Texto apresentado:
----

(folhetim,
BRA, 2024–2025)
de João Emanuel Carneiro.
de João Emanuel Carneiro.
por Paulo Ayres
Quando Mania de Você começou não se poderia prever que sua segunda fase teria a afirmação mais enfática de uma nova fase da dinâmica das novelas — assim, como Volta Por Cima (2024–) e Garota do Momento (2024–); expandindo o próprio modo de feedback do ato de realizar essa categoria de ficção televisiva. Como se sabe, o autor de telenovela funciona como um maestro conduzindo uma orquestra de núcleos — e, em especial, a tradição brasileira faz uma costura de muitos núcleos. Há alguns meses planejados para o desenvolvimento ser concluído, com a audiência, os comentários e as críticas sendo elementos que interferem no processo criativo. João Emanuel Carneiro, com Avenida Brasil (2012) já havia feito uma das obras mais destacadas do formato, com Mania de Você, o feito se repete de certa maneira.
A primeira semelhança que se nota em alguns folhetins criminais do autor é um desejo de deixar em suspenso certas afirmações como viradas decisivas que mexem com a própria percepção do conjunto. Com A Favorita (2008–2009), por exemplo, o elemento central de início aparece na indefinição de quem é a heroína e quem é a vilã, e só com um tempo estabelecer isso. Mania de Você, por outro lado, destaca um núcleo de vilões, a partir da segunda fase, com uma ênfase satírica bem forte. E a grande ironia proposta é que se trata de um núcleo familiar em que os negócios escusos e as relações afetivas estão imbricadas. Um afago aqui, uma facada nas costas acolá. Ou seja, não tem a estrutura de famiglia da máfia e seu código de lealdade, mas uma instabilidade com um cinismo de alto nível. Deste modo, Adriana Esteves não repete algo como a Carminha de Avenida Brasil; Mércia é um tipo de pilar, blasé e com uma ânsia familista, que procura manter a coesão desse núcleo social. Um dado curioso é que nem seu parceiro Ramiro Molina (Rodrigo Lombardi) e nem os “filhos” Mavi (Chay Suede) e Luma (Agatha Moreira) conseguiram intimidar a burguesa como a participação especial de outra megaempresária, a efusiva Magda Mendonça (Débora Lamm), querendo comprar seu resort, o Albacoa.

----

Dados de relações espaciais:
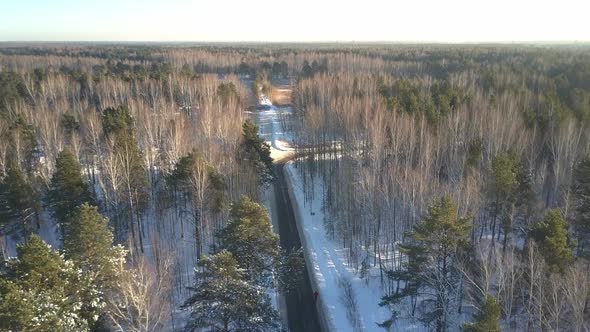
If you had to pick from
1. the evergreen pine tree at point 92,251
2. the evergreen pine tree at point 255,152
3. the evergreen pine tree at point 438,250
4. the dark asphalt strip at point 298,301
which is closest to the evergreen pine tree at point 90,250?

----

Segundo o texto sobre Mania de Você, qual é o nome do resort que Magda Mendonça quer comprar?

O resort se chama Albacoa.